Other noticeable factors include days-from-arrival-to-sacrifice in the “up-to-sacrifice” category and type-of-buffer and the use of air bubbles in the “dissection” category. Rats were killed and hippocampi dissected 27 days after arrival from the vendor in Site #3, while rats in Sites #1 and #2 were killed and hippocampi dissected 18 to 19 days after arrival. Aging is known to be correlated with epigenetic changes, particularly DNA methylation21,22. This difference may be associated with different body weights, which also showed significant differences across the project sites and correlated with different methylation levels of DMCs (Supplementary Fig. 3).

There is a possibility that the delay in sacrificing by 8 to 9 days along with changes in body weight affected the DNA methylome; however, it is not clear the degree to which the changes were attributable to delay. As for the different factors in the “dissection” category, Site #3 used artificial cerebrospinal fluid as their choice of a buffer solution with 95% O2 and 5% CO2 bubbled, while the other two sites used 0.9% saline. Although hyperoxia may result in genome-wide changes in DNA-methylation23, the effect of relatively short-term exposure during dissection on methylation change would not be expected to be substantial due to the time it generally takes to see methylation changes in culture.

Changes in methylation and gene expression can be either protocol-induced variations or could be considered epigenetic noise. Accordingly, we examined changes in pathways and biological functions using GO and KEGG analyses. No GO term changes related to DNA methylation were significantly enriched. However, one GO term that was changed was histone deacetylation; it was significantly enriched among the DEGs between Site #1 (Legacy) and Site #3 (UAB). Six DEGs, including Per1, Per2, Rbm14, Bcl6, Sfpq, and Prkd2, were included in this set, suggesting a potential difference in another epigenetic marker of histone deacetylation is taking place.

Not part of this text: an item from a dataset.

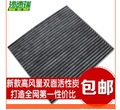 air conditioning filter  Car Cabin Filte (used for Hyundai sonata)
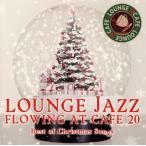 JAZZ PARADISE/カフェで流れるラウンジジャズ BEST20 ベスト・オブ・クリスマスソングス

Nearly identical protocols (Sites #1 and #2) resulted in a close match of DNA methylation and RNA-seq profiles, whereas seemingly minor differences induced major changes in the DNA methylome and transcriptome. Although it is impossible to gauge the extent of their individual or combined effects on DNA methylation changes in this study, some of these factors have been implicated in modulating epigenetic changes20.

We also examined the relationship between the significant changes in DNA methylation and significant expression change in the nearest gene, based on the assumed inverse correlation between methylation and gene expression. Little overlap was observed up to 5% of DMGs with DEGs, approximately 59% of them showed an inverse relationship (increased methylation with down-regulated gene expression or decreased methylation with up-regulated gene expression), suggesting that the directionality of gene expression change cannot and should not be inferred based solely on whether DNA methylation is increased or decreased at a particular site. Associating DNA methylation to gene expression is very challenging and DNA methylation often has a strong influence through most distal effects as at enhancer elements or CTCF binding sites24,25; therefore, our current overlap analysis has room for improvement.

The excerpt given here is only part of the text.